I never thought I’d find myself here. Though I’m sure nobody ever really expects to end up where they find themselves years 10 years out of high school,I’m at a loss as to how I got here. I’ve learned a lot of lessons along the way. I’ve met the best of people and faced the worst of demons more times then I’d like to admit. I’ve betrayed people, I’ve hurt people and I’ve in turn received the same. Despite hurting those in my quest to find out who I’m supposed to be, I think I turned out better then I thought I would. I am not successful, though I make a decent living. I’m not talking about a big house a fancy car and sadly even a diamond on my finger. I’m talking about the person I have become. In elementary school, I was made fun of, pushed around, and even mocked by an entire classroom, to where I ran home 3 miles crying, only to be sent back on foot by my mother. We were poor. I don’t mean poor as in no we can’t afford college, I mean poor as in we spent many months in my childhood, without electricity and sometimes food.

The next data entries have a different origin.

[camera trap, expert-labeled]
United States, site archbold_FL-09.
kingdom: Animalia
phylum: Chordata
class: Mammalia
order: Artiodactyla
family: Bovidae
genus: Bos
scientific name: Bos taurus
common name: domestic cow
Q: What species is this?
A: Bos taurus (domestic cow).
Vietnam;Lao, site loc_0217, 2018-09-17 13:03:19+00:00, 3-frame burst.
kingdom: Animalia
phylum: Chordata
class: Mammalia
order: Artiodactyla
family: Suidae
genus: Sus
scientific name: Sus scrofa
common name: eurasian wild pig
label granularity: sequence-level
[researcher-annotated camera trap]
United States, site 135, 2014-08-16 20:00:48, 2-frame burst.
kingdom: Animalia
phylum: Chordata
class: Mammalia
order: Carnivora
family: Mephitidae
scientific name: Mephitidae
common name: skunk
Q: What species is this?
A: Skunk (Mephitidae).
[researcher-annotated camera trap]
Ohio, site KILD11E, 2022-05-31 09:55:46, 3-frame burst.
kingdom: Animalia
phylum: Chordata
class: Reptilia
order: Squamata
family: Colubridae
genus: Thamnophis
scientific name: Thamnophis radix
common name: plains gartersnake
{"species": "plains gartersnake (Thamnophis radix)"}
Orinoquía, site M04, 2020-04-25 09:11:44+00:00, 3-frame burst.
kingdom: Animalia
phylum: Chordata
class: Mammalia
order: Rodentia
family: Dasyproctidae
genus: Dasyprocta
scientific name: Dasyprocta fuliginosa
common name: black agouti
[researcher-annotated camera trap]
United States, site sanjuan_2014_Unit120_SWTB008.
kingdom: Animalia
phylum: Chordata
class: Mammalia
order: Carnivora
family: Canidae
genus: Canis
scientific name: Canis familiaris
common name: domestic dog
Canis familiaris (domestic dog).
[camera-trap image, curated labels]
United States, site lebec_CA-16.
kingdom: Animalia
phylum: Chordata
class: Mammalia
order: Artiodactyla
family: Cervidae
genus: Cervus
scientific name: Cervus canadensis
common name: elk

I left at 15 no longer able to cope with daily beatings and mockery by my own mother who was supposed to protect me from such harshness as a child. I proceeded to live my own life free of guidance. I did however have a powerful need to prove my worthiness to the world. I hung out with bad crowds who did drugs and got into minor trouble of the sorts, but I managed to keep my head above water into adult hood. I’ve suffered heart aches, heart breaks and deaths of friends who deemed it unnecessary to continue living. I’ve found the best of friends who above all saw a good person in me and who believed in me. That was nearly impossible for me to understand. So how did I get here? How did I find myself, a 27 year old woman living in Orange County who finds so many reasons to smile everyday. How is it that I find such joy in helping others when help was not something given to me when I needed it most?

How did I not go mad and take the easy way out. How did life not get the best of me? I look back and wonder how I made it out. I never thought I’d make it this far. I never thought I’d live to see myself turn 27. I used to be afraid that my upbringing would lead me to be the same malice person my mother was. I was scared I would turn into her. Would I beat my children? Would I mock them and make them believe they were nothing? I used to be afraid. I’m no longer afraid. I know now… there is no way I would ever lay a hand on a precious child. I could never bring myself to utter any hateful words nor deprive a child of the importance of self assurance and emotional support. I fear for our children who have no choice, and no voice, for not many will be as lucky as I. Not all of us will make it out alive. Not all of us will make it out with our souls intact. Too many of us will inevitably be lost along the way. It’s sad really,… to think…. I never thought I’d make it this far. I never thought I’d live to see 27.